In Khotan wurde Babraks Talent auf seine harte Probe gestellt. Der Zoll, den er für den Durchzug durch das Gebiet des Khans von Khotan abführen sollte, schien außerordentlich hoch zu sein. Li bekam einiges von den lautstark geführten Verhandlungen mit. Die Beamten des Khans ließen nicht mit sich handeln – und wieder spielte der Schwarze Herrscher darin eine Rolle. Denn offenbar waren auch die Krieger Khotans von ihm angegriffen worden und hatten alle Mühe, ihr Gebiet gegen ihn zu verteidigen.
Angeblich hatte man sogar Gesandte nach Bian geschickt, die das uralte Bündnis zwischen Khotan und dem Reich der Mitte erneuern sollten, um die Truppen des Schwarzen Herrschers abzuwehren. Aber bislang war von diesen Gesandten wohl noch keiner zurückgekehrt.
Babrak blieb keine andere Wahl, als zu bezahlen, was von ihm gefordert wurde. Seine Laune war entsprechend schlecht.
Zwei Tage blieb die Karawane in der Stadt. Ein Kamel lahmte und Babrak kaufte ein neues.
Die ganze Stadt war von großer Nervosität erfüllt. Auf dem Markt waren die Preise für Nahrungsmittel aller Art so hoch, wie es Li noch nie zuvor erlebt hatte. Das Angebot war schlecht. Karawanen erreichten oft nur mit erheblicher Verspätung die Stadt und außerdem waren offenbar derzeit einige Gebirgspässe nach Süden, über die man in das Land zwischen Indus und Ganges gelangen konnte, nicht passierbar. Wertvolle Gewürze gelangten aus der Heimat des großen Buddha nach Khotan, von wo aus sie sowohl nach Osten wie auch nach Westen weiterverkauft wurden und dabei ihren Wert noch einmal um ein Vielfaches steigerten. Aber wenn die Pässe nicht passierbar waren, dann blieben die Gewürzhändler aus und mit ihnen das Silber, das beim Handel mit Safran oder Pfeffer verdient werden konnte.

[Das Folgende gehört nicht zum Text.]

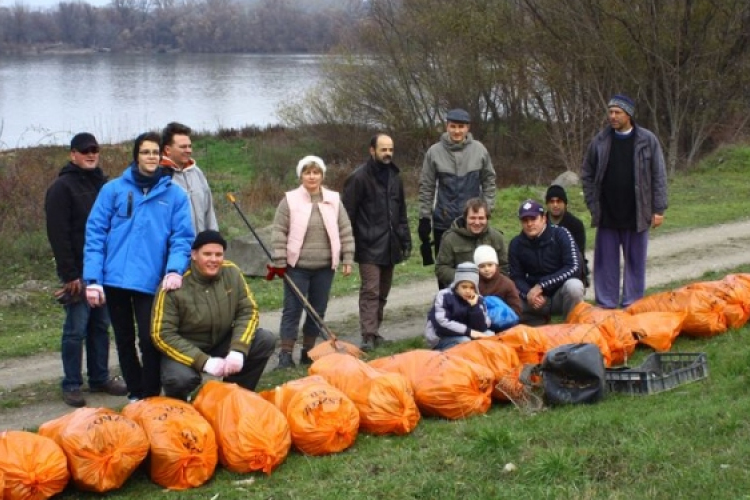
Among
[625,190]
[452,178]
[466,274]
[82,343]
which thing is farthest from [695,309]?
[82,343]

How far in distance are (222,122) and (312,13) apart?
47.9m

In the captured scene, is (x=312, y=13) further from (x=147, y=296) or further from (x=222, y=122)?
(x=147, y=296)

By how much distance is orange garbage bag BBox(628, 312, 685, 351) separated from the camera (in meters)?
7.69

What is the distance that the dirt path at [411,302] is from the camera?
735 cm

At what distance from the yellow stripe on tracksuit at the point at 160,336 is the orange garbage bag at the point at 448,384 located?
1326mm

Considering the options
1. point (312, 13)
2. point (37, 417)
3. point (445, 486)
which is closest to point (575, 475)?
point (445, 486)

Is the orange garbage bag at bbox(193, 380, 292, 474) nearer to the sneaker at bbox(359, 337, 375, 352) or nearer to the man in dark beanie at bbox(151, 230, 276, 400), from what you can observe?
the man in dark beanie at bbox(151, 230, 276, 400)

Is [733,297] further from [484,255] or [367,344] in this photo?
[367,344]

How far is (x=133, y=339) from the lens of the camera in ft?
22.7

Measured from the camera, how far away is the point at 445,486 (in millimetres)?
4965

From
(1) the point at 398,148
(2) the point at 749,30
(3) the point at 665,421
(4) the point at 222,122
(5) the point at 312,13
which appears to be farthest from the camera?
(5) the point at 312,13

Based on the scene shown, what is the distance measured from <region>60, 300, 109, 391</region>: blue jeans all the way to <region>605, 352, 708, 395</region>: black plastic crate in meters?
3.73

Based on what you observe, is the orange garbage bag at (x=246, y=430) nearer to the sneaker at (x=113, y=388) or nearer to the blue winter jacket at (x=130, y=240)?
the blue winter jacket at (x=130, y=240)

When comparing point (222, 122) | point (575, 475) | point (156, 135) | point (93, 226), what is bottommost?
point (222, 122)
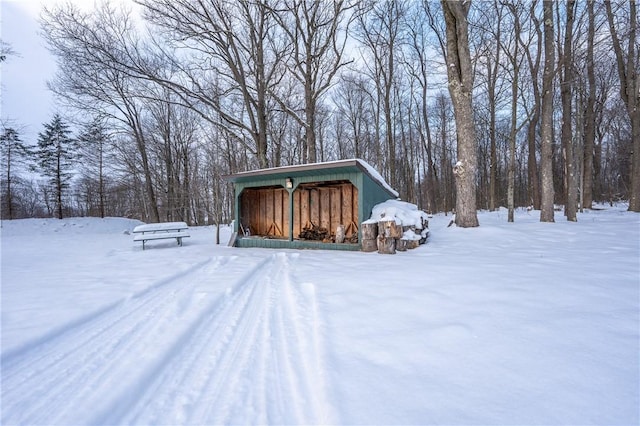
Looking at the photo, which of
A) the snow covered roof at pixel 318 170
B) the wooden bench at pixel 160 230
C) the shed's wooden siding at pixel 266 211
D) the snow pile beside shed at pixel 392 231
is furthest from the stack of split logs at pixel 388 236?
the wooden bench at pixel 160 230

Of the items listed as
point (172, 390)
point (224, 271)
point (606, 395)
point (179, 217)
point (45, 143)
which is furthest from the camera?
point (179, 217)

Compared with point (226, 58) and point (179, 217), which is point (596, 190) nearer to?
point (226, 58)

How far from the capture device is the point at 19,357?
5.89 feet

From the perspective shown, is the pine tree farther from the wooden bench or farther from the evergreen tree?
the wooden bench

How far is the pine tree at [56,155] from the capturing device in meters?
16.3

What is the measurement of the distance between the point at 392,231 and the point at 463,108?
4.17 m

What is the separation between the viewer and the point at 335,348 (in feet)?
5.82

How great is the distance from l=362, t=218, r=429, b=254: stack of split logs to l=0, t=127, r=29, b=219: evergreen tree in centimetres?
2294

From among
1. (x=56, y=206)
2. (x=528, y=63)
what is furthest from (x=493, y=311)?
(x=56, y=206)

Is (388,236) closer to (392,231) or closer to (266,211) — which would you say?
(392,231)

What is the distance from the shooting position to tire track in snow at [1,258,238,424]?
1315 mm

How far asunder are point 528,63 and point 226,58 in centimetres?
1305

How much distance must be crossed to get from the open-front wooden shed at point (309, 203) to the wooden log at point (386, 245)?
74cm

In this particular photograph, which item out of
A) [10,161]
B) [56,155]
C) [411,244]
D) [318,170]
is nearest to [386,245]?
[411,244]
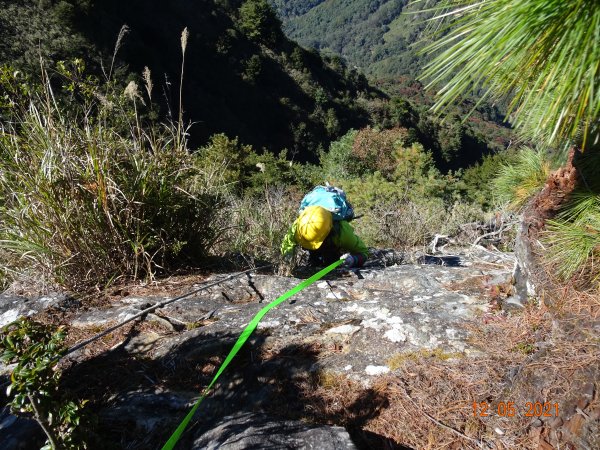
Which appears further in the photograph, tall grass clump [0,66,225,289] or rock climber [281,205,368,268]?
rock climber [281,205,368,268]

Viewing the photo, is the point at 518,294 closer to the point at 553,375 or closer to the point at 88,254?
the point at 553,375

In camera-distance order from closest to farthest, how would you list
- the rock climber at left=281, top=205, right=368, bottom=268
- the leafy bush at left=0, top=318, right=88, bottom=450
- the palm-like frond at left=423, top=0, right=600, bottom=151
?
the palm-like frond at left=423, top=0, right=600, bottom=151 < the leafy bush at left=0, top=318, right=88, bottom=450 < the rock climber at left=281, top=205, right=368, bottom=268

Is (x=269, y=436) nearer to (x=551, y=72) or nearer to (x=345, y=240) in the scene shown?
(x=551, y=72)

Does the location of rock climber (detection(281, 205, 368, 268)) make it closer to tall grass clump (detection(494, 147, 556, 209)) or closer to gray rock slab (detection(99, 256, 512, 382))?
gray rock slab (detection(99, 256, 512, 382))

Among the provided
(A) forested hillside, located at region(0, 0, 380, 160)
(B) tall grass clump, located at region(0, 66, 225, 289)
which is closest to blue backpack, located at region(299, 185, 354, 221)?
(B) tall grass clump, located at region(0, 66, 225, 289)

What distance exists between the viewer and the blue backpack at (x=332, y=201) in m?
3.33

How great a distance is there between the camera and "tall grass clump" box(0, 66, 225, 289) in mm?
2326

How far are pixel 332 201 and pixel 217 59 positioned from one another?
30.0 metres

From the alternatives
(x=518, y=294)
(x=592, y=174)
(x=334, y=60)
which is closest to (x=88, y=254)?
(x=518, y=294)

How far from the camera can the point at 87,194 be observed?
7.88 feet
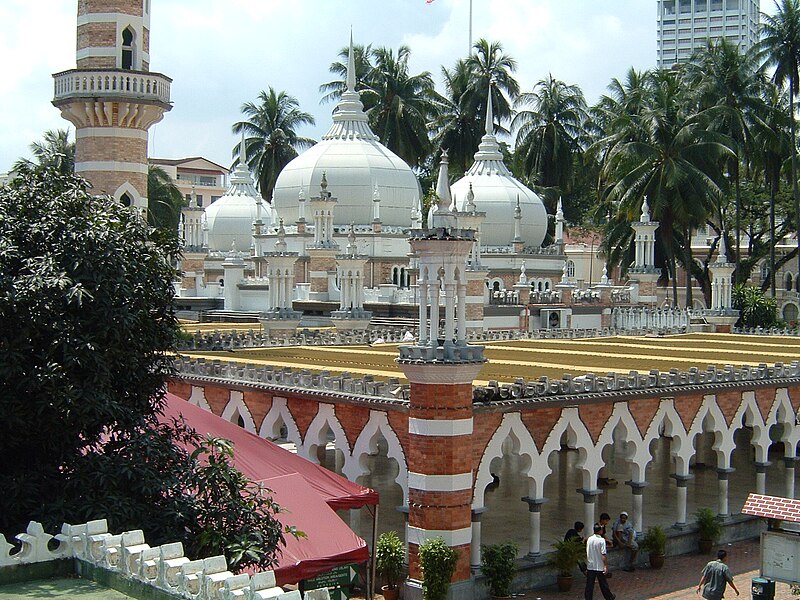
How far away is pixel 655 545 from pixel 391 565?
17.6 ft

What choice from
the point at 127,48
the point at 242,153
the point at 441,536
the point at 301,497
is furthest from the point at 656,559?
the point at 242,153

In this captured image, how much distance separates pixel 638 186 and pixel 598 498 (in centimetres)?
3024

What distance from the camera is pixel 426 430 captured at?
18812 mm

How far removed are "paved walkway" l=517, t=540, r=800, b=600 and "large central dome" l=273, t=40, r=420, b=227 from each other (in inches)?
1331

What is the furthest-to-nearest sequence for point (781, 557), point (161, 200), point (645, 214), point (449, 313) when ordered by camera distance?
point (161, 200), point (645, 214), point (449, 313), point (781, 557)

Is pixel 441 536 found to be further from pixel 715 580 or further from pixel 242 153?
pixel 242 153

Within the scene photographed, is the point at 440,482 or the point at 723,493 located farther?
the point at 723,493

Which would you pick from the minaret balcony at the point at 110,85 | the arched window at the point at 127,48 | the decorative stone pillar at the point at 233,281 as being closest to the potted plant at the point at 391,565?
the minaret balcony at the point at 110,85

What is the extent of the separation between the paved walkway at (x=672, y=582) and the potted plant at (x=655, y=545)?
159 millimetres

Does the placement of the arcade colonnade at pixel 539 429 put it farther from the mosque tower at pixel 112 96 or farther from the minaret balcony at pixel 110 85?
the minaret balcony at pixel 110 85

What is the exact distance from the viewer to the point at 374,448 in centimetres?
2064

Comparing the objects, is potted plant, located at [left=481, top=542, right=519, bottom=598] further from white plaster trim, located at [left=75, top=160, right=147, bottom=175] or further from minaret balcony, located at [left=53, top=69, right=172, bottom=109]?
minaret balcony, located at [left=53, top=69, right=172, bottom=109]

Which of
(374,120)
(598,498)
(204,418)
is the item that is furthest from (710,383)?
(374,120)

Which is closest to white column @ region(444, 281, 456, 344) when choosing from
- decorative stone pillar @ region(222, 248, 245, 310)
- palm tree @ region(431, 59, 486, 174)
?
decorative stone pillar @ region(222, 248, 245, 310)
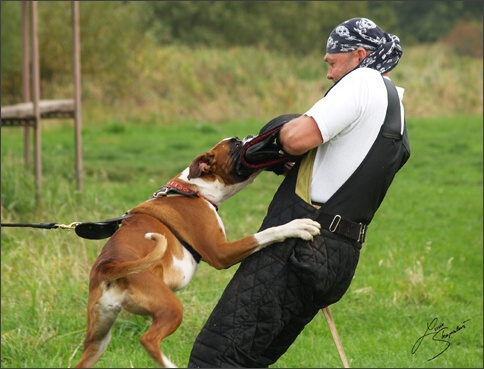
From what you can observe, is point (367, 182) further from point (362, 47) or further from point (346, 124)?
point (362, 47)

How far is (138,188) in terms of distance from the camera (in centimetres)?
1230

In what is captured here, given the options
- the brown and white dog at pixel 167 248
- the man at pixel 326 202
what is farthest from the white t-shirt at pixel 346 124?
the brown and white dog at pixel 167 248

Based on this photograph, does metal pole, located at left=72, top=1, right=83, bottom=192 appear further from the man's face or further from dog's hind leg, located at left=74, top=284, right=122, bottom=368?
dog's hind leg, located at left=74, top=284, right=122, bottom=368

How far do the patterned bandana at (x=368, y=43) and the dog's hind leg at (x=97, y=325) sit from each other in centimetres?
151

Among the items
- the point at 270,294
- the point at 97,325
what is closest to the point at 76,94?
the point at 270,294

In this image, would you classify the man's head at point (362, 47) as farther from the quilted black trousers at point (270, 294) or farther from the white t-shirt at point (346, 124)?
the quilted black trousers at point (270, 294)

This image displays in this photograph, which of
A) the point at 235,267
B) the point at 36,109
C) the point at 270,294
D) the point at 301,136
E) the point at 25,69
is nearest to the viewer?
the point at 301,136

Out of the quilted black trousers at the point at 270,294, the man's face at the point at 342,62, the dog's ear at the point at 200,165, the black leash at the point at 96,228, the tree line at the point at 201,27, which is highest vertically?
the man's face at the point at 342,62

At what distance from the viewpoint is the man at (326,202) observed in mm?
3881

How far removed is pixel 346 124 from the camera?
3799 millimetres

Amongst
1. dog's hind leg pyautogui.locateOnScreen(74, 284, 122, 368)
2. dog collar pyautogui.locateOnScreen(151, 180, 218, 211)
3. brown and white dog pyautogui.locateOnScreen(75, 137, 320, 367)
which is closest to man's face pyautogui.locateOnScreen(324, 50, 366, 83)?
brown and white dog pyautogui.locateOnScreen(75, 137, 320, 367)

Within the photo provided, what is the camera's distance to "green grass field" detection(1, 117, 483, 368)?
20.6ft

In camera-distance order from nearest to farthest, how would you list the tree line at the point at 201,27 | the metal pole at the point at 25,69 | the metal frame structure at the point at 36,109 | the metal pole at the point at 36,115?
the metal pole at the point at 36,115, the metal frame structure at the point at 36,109, the metal pole at the point at 25,69, the tree line at the point at 201,27

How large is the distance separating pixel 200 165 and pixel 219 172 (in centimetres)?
10
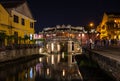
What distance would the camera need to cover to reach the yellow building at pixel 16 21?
130 feet

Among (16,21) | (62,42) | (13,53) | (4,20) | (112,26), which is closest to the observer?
(13,53)

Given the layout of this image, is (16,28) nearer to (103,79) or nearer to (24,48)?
(24,48)

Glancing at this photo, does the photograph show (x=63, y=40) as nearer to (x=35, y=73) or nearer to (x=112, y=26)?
(x=112, y=26)

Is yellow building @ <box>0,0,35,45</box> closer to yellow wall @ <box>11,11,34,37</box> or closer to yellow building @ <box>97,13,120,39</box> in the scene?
yellow wall @ <box>11,11,34,37</box>

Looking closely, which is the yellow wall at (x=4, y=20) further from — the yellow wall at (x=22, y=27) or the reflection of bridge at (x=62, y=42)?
the reflection of bridge at (x=62, y=42)

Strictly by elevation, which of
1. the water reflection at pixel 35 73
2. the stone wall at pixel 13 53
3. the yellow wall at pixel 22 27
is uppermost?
the yellow wall at pixel 22 27

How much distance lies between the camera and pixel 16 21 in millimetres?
45469

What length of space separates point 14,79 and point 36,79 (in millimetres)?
2373

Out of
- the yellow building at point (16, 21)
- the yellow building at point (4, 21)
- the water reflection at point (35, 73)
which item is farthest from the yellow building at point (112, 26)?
the water reflection at point (35, 73)

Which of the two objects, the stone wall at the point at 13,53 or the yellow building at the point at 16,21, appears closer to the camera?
the stone wall at the point at 13,53

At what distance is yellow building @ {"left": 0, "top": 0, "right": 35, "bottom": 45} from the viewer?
3972cm

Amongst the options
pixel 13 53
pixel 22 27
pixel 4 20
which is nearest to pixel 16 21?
pixel 22 27

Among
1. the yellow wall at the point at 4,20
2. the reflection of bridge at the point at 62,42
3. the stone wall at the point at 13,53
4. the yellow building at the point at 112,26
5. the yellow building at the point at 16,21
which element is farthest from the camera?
the yellow building at the point at 112,26

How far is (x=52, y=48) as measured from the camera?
2756 inches
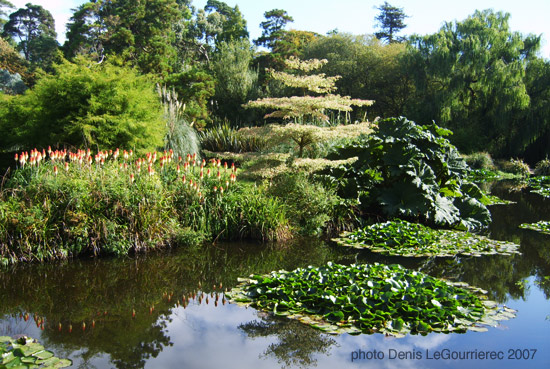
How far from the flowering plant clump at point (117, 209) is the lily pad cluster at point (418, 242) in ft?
4.18

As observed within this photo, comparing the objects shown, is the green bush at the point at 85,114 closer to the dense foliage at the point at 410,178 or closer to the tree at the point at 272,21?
the dense foliage at the point at 410,178

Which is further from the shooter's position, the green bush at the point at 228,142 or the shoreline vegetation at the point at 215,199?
the green bush at the point at 228,142

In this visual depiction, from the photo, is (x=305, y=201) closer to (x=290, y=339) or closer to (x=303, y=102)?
(x=303, y=102)

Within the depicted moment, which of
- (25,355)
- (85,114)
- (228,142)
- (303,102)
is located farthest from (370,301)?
(228,142)

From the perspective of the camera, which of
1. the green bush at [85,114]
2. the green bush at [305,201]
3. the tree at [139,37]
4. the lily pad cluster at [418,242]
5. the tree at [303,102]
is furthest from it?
the tree at [139,37]

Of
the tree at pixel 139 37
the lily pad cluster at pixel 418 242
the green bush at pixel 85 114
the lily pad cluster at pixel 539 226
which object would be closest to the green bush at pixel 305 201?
the lily pad cluster at pixel 418 242

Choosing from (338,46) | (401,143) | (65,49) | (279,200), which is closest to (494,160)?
(338,46)

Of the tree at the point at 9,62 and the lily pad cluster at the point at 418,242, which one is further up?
the tree at the point at 9,62

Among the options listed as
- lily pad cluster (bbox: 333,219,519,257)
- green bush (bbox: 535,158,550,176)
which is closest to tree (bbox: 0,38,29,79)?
lily pad cluster (bbox: 333,219,519,257)

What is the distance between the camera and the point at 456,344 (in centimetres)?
386

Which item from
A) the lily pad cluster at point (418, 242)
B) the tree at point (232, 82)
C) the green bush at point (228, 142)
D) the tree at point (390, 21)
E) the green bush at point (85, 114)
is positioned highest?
the tree at point (390, 21)

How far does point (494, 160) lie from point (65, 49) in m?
23.7

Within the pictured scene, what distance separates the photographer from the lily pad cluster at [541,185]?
557 inches

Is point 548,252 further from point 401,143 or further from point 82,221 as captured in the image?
point 82,221
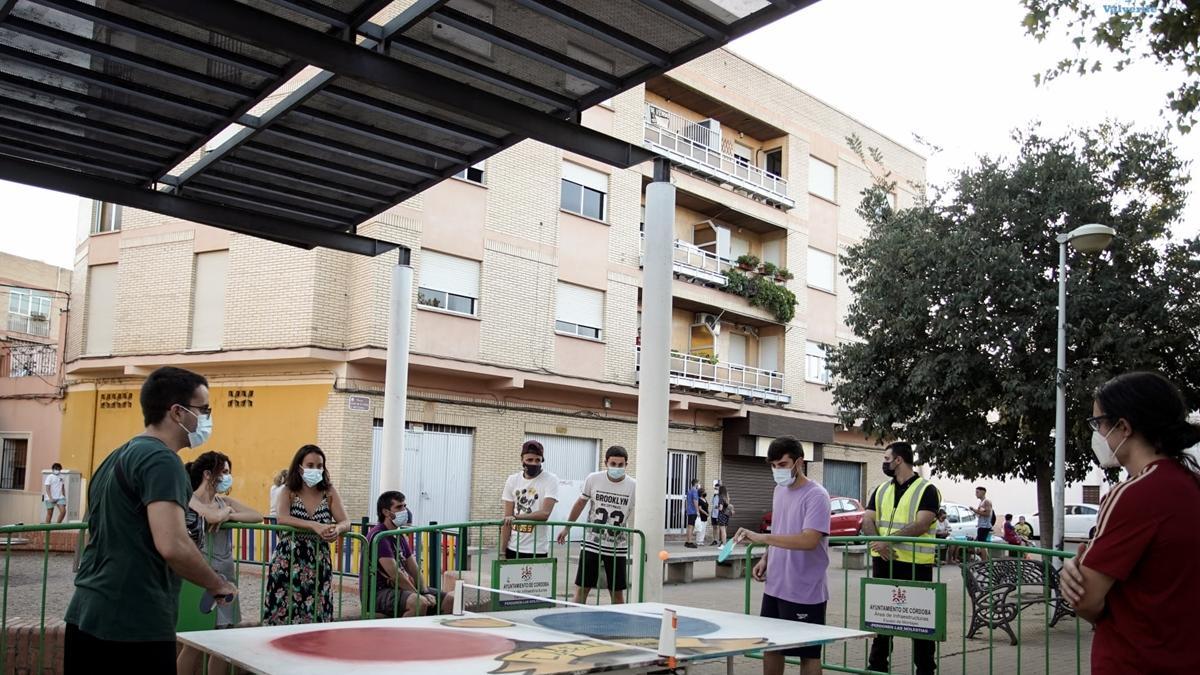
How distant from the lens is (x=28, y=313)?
4262 centimetres

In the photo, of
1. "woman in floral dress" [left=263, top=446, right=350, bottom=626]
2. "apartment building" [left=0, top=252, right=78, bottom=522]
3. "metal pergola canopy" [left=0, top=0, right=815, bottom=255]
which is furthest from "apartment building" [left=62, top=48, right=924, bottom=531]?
"woman in floral dress" [left=263, top=446, right=350, bottom=626]

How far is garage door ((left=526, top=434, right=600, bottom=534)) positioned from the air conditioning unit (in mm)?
6249

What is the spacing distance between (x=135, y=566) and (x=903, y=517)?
20.0ft

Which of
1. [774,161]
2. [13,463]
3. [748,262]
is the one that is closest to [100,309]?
[13,463]

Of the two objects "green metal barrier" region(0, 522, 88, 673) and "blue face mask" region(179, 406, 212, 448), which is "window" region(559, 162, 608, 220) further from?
"blue face mask" region(179, 406, 212, 448)

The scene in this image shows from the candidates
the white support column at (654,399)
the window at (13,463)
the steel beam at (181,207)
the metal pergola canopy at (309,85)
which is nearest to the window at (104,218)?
the window at (13,463)

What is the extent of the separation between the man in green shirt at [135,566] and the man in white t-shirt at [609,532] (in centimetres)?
501

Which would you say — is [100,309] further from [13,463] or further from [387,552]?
[387,552]

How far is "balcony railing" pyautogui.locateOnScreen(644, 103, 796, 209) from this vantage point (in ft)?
97.7

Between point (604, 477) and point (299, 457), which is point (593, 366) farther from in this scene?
point (299, 457)

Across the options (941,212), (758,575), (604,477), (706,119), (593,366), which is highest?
(706,119)

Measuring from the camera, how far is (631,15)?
714cm

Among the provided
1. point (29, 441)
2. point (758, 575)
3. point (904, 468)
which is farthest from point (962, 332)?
point (29, 441)

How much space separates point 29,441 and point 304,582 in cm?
2524
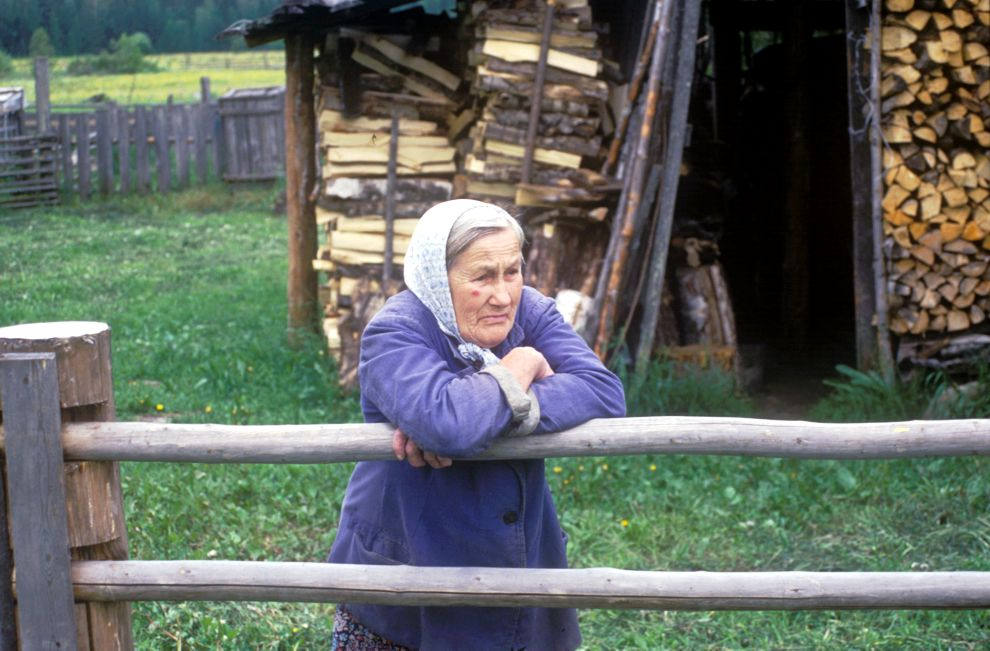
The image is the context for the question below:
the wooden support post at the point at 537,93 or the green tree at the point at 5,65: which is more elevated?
the green tree at the point at 5,65

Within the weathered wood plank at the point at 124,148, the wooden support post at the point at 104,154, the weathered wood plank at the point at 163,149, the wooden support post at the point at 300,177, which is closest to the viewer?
the wooden support post at the point at 300,177

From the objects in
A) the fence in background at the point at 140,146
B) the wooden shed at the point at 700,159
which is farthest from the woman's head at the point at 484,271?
the fence in background at the point at 140,146

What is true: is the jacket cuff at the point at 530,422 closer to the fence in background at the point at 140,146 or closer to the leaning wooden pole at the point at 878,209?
the leaning wooden pole at the point at 878,209

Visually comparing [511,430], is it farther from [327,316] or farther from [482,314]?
[327,316]

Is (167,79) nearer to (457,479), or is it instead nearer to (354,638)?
(354,638)

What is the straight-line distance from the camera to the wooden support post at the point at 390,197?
26.3 feet

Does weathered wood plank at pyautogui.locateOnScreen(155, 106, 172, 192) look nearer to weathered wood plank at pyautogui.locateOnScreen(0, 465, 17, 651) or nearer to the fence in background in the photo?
the fence in background

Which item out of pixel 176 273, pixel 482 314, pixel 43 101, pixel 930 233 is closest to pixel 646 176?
pixel 930 233

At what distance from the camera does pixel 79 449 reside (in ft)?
9.32

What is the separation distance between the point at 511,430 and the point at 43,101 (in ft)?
58.6

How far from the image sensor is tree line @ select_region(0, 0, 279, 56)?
13515 mm

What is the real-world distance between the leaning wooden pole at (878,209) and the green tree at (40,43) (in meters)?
10.9

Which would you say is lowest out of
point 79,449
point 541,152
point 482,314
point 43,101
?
point 79,449

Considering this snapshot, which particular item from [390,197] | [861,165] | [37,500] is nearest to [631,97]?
[861,165]
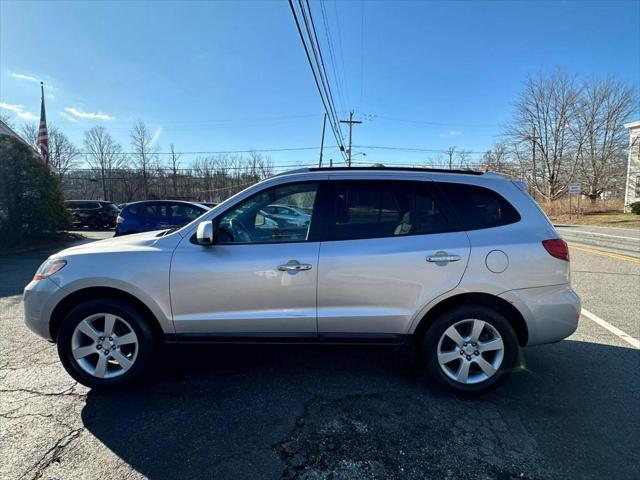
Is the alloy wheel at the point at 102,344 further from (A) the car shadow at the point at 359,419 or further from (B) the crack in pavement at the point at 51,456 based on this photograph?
(B) the crack in pavement at the point at 51,456

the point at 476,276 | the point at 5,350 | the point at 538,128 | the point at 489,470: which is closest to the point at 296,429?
the point at 489,470

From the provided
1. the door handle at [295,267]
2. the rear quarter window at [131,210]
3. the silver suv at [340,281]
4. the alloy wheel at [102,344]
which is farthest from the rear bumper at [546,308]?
the rear quarter window at [131,210]

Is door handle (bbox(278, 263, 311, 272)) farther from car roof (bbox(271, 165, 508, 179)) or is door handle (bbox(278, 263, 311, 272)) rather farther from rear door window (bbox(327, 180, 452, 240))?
car roof (bbox(271, 165, 508, 179))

Aber überall in den engen Gassen der Stadt und auf Basaren, auf denen unter freiem Himmel von arabischen Pferden über Teppiche aus Persien bis zu Porzellan und Seide aus den Werkstätten im Reich der Mitte alles angeboten wurde, was man sich nur vorstellen konnte.
Natürlich hatte Li keine Möglichkeit, sich dort auf eigene Faust umzusehen. Zusammen mit Gao und ihrem Vater zog sie im Gefolge von Babrak durch die Straßen, während sie auf dem Weg zu einer der Karawansereien waren und später noch einmal, als sie die Stadt wieder verließen, die Li wie ein einziger großer Basar erschien. Ein Mischung der seltsamsten Düfte drang Li in die Nase. Gerüche von Gewürzen und Essenzen, die sie kannte, die ihr aber niemals in dieser Intensität in die Nase gestiegen waren. Weihrauch aus Arabien wurde hier verkauft und Essenzen, deren Namen nie bis Xi Xia gelangt waren. Und all das wurde durchdrungen von den Sorgen, die sich die Basaris offenbar über die Ausbreitung jenes Reiches machten, dass vom Kara Khan beherrscht wurde.
„Es sind gute Muslime, warum sollten wir uns vor ihnen fürchten!“, hörte Li einen der Händler sagen, woraufhin ihm ein anderer erwiderte: „Du hast gut reden! Aber die meisten Bewohner Khotans glauben an die Lehre des Buddha!“
Ein paar Tage später saßen sie am Feuer und Li lauschte den Reden von Babrak dem Feilscher. Wahrscheinlich ahnte er nicht einmal, wie gut Li inzwischen seine Sprache verstand. „Man sagt, dass der Vorgänger des Kara Khan von Koran-Gelehrten eine Fatwa erstellen ließ, mit der nachträglich der Mord an seinem Vater gerechtfertigt wurde – denn der war noch ein Heide und glaubte nicht an Allah!“, berichtete Babrak. „Das zeigt, was für einer Brut dieser Schwarze Herrscher entstammt! Der kennt keine Verwandten und wenn er sagt, dass es ihm um den Glauben geht, dann lügt er! In Wahrheit geht es ihm nur um ihn selbst und seine Macht!“
„Da sind christliche Herrscher sicher ganz anders!“, spottete einer der anderen Männer am Feuer. Diese Bemerkung war natürlich auf Bruder Anastasius gemünzt, der sich allerdings nicht provozieren ließ.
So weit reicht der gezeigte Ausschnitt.